| Set exercise |
Please update the records below by changing every "green jacket" to "green coat" and leaving everything else unchanged. Give the updated records without the pictures.

# Start of Provided data

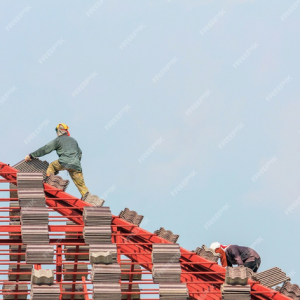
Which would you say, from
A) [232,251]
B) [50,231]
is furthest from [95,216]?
[232,251]

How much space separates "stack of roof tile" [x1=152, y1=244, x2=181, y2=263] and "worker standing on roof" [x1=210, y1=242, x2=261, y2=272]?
392 cm

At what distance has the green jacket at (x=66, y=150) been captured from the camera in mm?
34469

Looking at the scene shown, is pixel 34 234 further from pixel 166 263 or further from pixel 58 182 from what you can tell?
pixel 58 182

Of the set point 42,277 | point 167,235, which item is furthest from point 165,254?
point 42,277

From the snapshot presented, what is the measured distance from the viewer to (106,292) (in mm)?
25484

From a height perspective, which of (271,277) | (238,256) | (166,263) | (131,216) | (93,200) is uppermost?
(93,200)

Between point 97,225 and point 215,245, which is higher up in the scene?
point 215,245

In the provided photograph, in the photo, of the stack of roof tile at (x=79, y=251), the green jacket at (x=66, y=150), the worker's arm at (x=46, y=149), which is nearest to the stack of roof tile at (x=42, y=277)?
the stack of roof tile at (x=79, y=251)

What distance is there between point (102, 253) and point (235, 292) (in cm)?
358

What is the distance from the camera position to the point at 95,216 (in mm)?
28078

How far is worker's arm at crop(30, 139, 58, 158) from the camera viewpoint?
3360 cm

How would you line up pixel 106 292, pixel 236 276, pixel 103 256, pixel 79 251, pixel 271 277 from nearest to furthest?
pixel 106 292, pixel 103 256, pixel 236 276, pixel 271 277, pixel 79 251

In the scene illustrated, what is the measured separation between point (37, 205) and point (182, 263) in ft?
14.2

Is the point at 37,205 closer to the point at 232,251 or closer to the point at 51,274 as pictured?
the point at 51,274
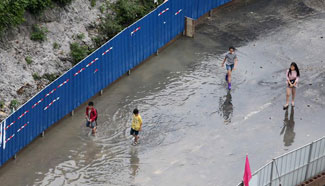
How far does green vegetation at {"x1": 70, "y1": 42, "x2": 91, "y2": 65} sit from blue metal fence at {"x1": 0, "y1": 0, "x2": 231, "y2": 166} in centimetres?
134

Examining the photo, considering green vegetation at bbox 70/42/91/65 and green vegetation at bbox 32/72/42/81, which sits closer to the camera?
green vegetation at bbox 32/72/42/81

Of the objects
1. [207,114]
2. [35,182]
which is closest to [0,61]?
[35,182]

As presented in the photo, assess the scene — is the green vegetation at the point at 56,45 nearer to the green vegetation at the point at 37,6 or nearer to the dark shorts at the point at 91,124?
the green vegetation at the point at 37,6

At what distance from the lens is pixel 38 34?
21.9m

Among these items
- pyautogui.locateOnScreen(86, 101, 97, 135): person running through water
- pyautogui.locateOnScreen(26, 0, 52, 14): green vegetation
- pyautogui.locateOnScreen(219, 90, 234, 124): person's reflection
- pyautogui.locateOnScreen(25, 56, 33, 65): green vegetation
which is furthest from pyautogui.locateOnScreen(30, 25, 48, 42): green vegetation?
pyautogui.locateOnScreen(219, 90, 234, 124): person's reflection

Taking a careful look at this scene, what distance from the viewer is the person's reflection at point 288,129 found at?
18.8 meters

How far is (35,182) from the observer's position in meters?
17.5

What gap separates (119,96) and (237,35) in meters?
6.22

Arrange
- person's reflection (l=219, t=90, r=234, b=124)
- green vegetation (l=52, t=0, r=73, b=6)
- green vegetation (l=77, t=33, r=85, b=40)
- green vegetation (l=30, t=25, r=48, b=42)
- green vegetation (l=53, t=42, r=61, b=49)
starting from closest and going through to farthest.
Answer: person's reflection (l=219, t=90, r=234, b=124) → green vegetation (l=30, t=25, r=48, b=42) → green vegetation (l=53, t=42, r=61, b=49) → green vegetation (l=77, t=33, r=85, b=40) → green vegetation (l=52, t=0, r=73, b=6)

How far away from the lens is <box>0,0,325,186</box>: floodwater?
→ 58.3ft

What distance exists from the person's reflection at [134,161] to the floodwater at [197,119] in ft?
0.09

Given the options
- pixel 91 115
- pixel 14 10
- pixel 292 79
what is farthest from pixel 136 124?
pixel 14 10

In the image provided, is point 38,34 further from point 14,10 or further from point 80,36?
point 80,36

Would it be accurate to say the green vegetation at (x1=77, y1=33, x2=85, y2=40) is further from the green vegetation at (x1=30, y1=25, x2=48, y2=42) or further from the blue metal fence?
the blue metal fence
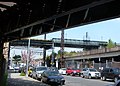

# End of Provided data

| Task output |
Which would you say, from
A) [232,251]
B) [50,231]
is furthest from [95,216]?
[232,251]

How much space separates "stack of roof tile" [x1=152, y1=244, x2=181, y2=263] and "worker standing on roof" [x1=210, y1=242, x2=261, y2=272]?
392 cm

At what distance has the green coat at (x=66, y=150) been captured from the camera in mm?
34469

Looking at the scene shown, is pixel 34 234 further from pixel 166 263 or further from pixel 58 182 from what you can tell?
pixel 58 182

Of the set point 42,277 | point 167,235, which item is furthest from point 165,254?
point 42,277

From the snapshot presented, what is the measured distance from the viewer to (106,292) (in mm)?
25484

From a height perspective, which of (271,277) | (238,256) | (166,263) | (131,216) | (93,200) is uppermost?
(93,200)

Between point 97,225 and point 215,245, which is higher up in the scene?
point 215,245

In the provided photograph, in the photo, of the stack of roof tile at (x=79, y=251), the green coat at (x=66, y=150), the worker's arm at (x=46, y=149), which is nearest to the stack of roof tile at (x=42, y=277)?
the stack of roof tile at (x=79, y=251)

What distance is there between point (102, 253) and point (235, 292) (in cm)?
358

What is the distance from the camera position to the point at 95,216 (in mm)?
28078

How far is worker's arm at crop(30, 139, 58, 158) from the camera viewpoint?
3360 cm

How would you line up pixel 106 292, pixel 236 276, pixel 103 256, pixel 79 251, pixel 271 277 from nearest to furthest?
pixel 106 292, pixel 103 256, pixel 236 276, pixel 271 277, pixel 79 251

In the scene illustrated, what is the measured separation between point (37, 205) and point (182, 263) in ft?
14.2

Is the point at 37,205 closer to the point at 232,251 or closer to the point at 51,274 as pictured?
the point at 51,274
How far does green vegetation at {"x1": 70, "y1": 42, "x2": 91, "y2": 65} sit from blue metal fence at {"x1": 0, "y1": 0, "x2": 231, "y2": 166} in centimetres?
134

Examining the photo, considering green vegetation at bbox 70/42/91/65 and green vegetation at bbox 32/72/42/81, which sits closer to the camera?
green vegetation at bbox 32/72/42/81

Of the objects
1. [207,114]
2. [35,182]
which is closest to [0,61]?
[35,182]

As presented in the photo, assess the scene — is the green vegetation at the point at 56,45 nearer to the green vegetation at the point at 37,6 or nearer to the dark shorts at the point at 91,124?
the green vegetation at the point at 37,6

At what distance from the lens is pixel 38 34?
21.9m

Among these items
- pyautogui.locateOnScreen(86, 101, 97, 135): person running through water
- pyautogui.locateOnScreen(26, 0, 52, 14): green vegetation
- pyautogui.locateOnScreen(219, 90, 234, 124): person's reflection
- pyautogui.locateOnScreen(25, 56, 33, 65): green vegetation
which is furthest from pyautogui.locateOnScreen(30, 25, 48, 42): green vegetation?
pyautogui.locateOnScreen(219, 90, 234, 124): person's reflection

Taking a careful look at this scene, what distance from the viewer is the person's reflection at point 288,129 found at?
18.8 meters

How far is (35,182) from the observer's position in meters?
17.5

What gap separates (119,96) and (237,35) in meters?
6.22

Arrange
- person's reflection (l=219, t=90, r=234, b=124)
- green vegetation (l=52, t=0, r=73, b=6)
- green vegetation (l=77, t=33, r=85, b=40)
- green vegetation (l=30, t=25, r=48, b=42)
- green vegetation (l=53, t=42, r=61, b=49)
starting from closest and going through to farthest.
Answer: person's reflection (l=219, t=90, r=234, b=124) → green vegetation (l=30, t=25, r=48, b=42) → green vegetation (l=53, t=42, r=61, b=49) → green vegetation (l=77, t=33, r=85, b=40) → green vegetation (l=52, t=0, r=73, b=6)

How far away from the lens is <box>0,0,325,186</box>: floodwater?
→ 58.3ft

What distance exists from the person's reflection at [134,161] to the floodwater at [197,119] in ft?
0.09

Given the options
- pixel 91 115
- pixel 14 10
- pixel 292 79
what is farthest from pixel 136 124?
pixel 14 10

In the image provided, is point 38,34 further from point 14,10 or further from point 80,36?
point 80,36

Would it be accurate to say the green vegetation at (x1=77, y1=33, x2=85, y2=40) is further from the green vegetation at (x1=30, y1=25, x2=48, y2=42) or further from the blue metal fence?
the blue metal fence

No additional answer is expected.